BEGIN

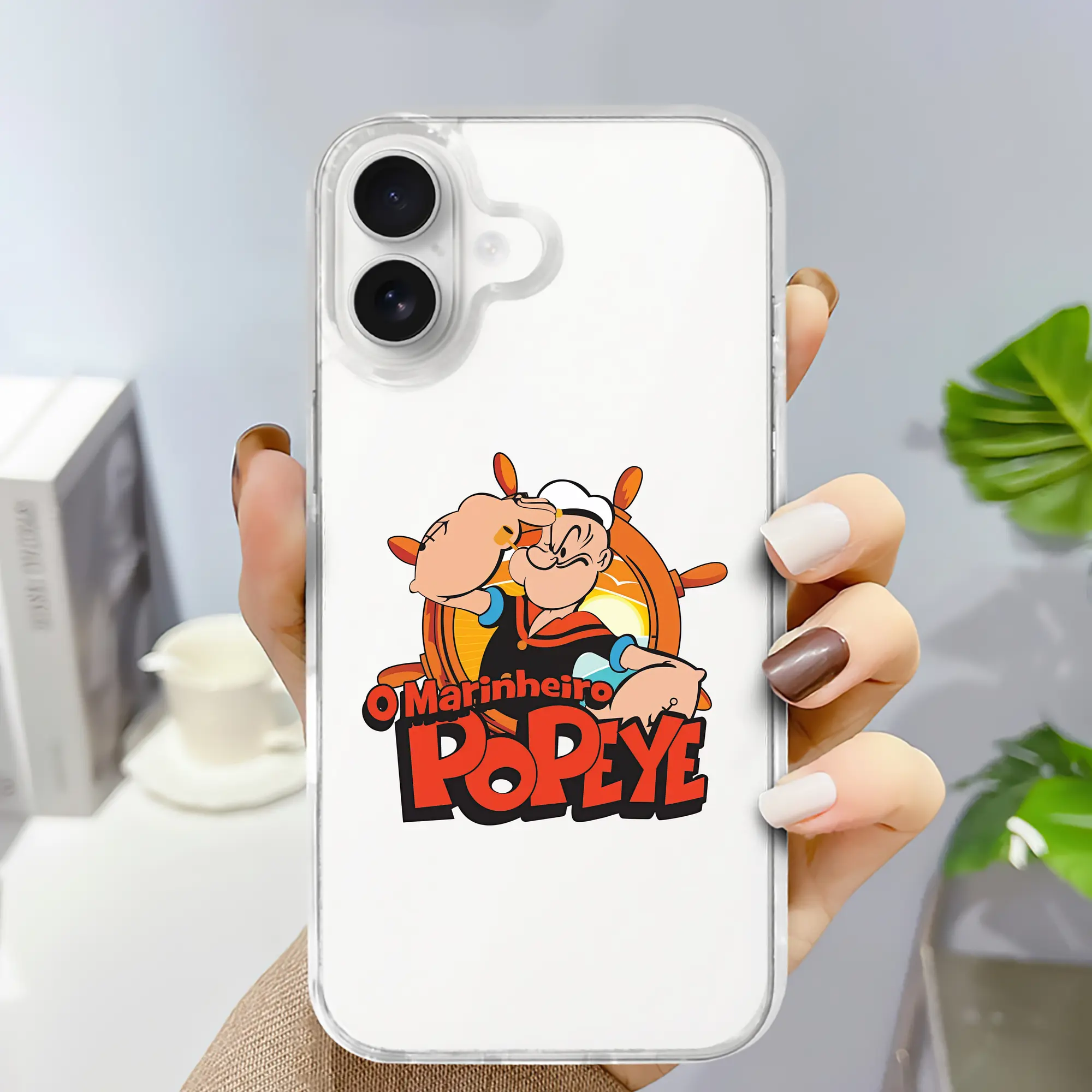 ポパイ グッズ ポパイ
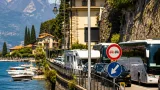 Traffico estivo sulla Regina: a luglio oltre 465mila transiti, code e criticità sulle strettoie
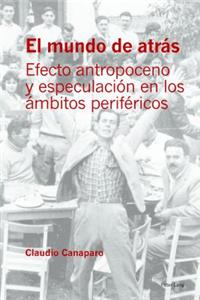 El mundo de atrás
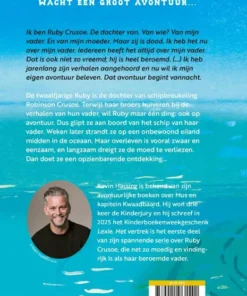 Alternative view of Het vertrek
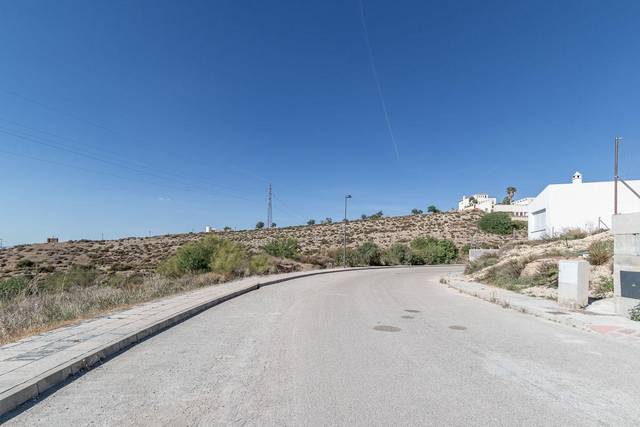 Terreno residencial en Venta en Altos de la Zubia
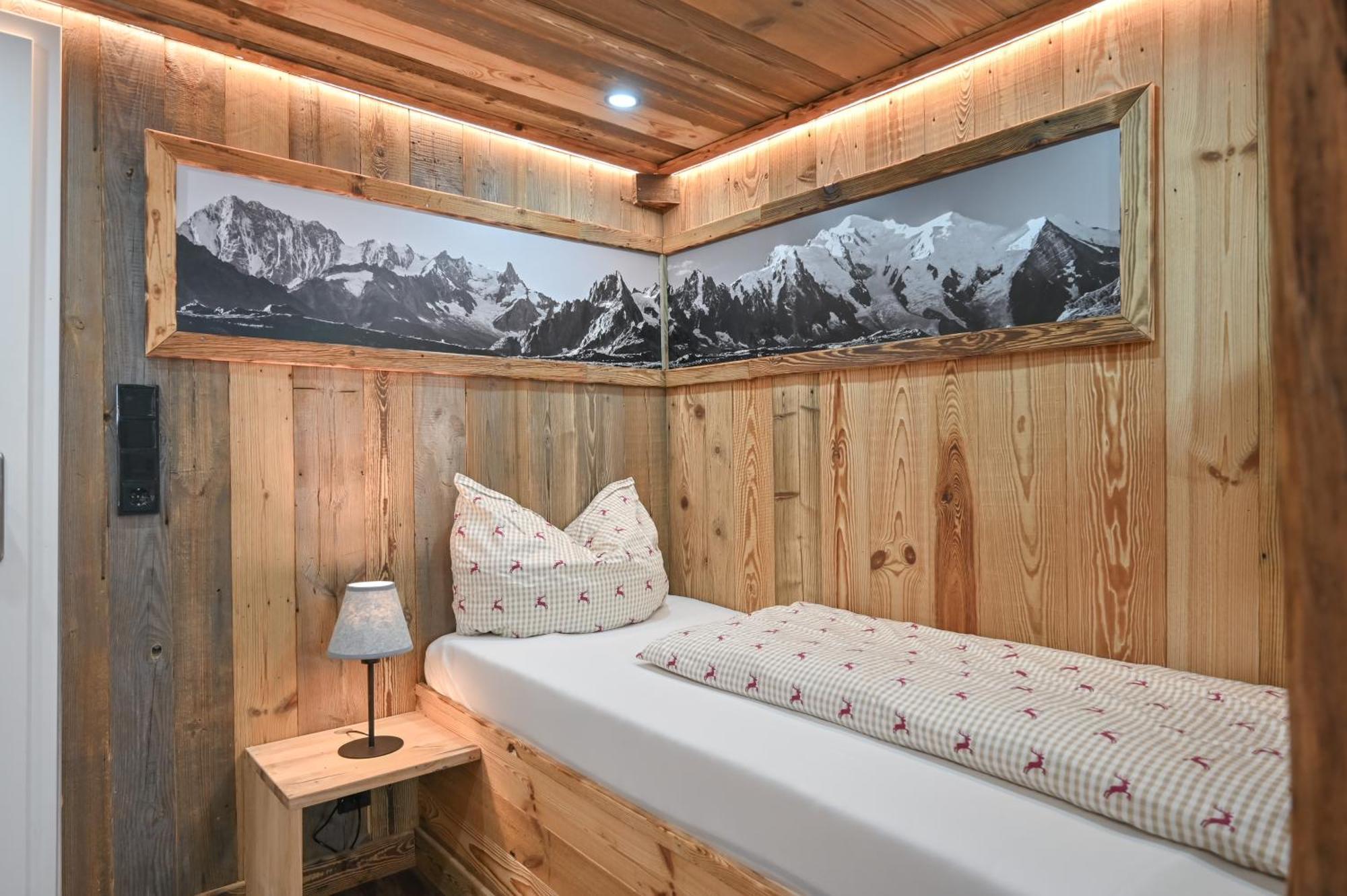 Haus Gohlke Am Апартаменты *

END

* **Task brief**
Give the lines from the one containing "El mundo de atrás" through the final line of the material again, exactly and in full, but without pictures.

* **Response**
 El mundo de atrás
 Alternative view of Het vertrek
 Terreno residencial en Venta en Altos de la Zubia
 Haus Gohlke Am Апартаменты *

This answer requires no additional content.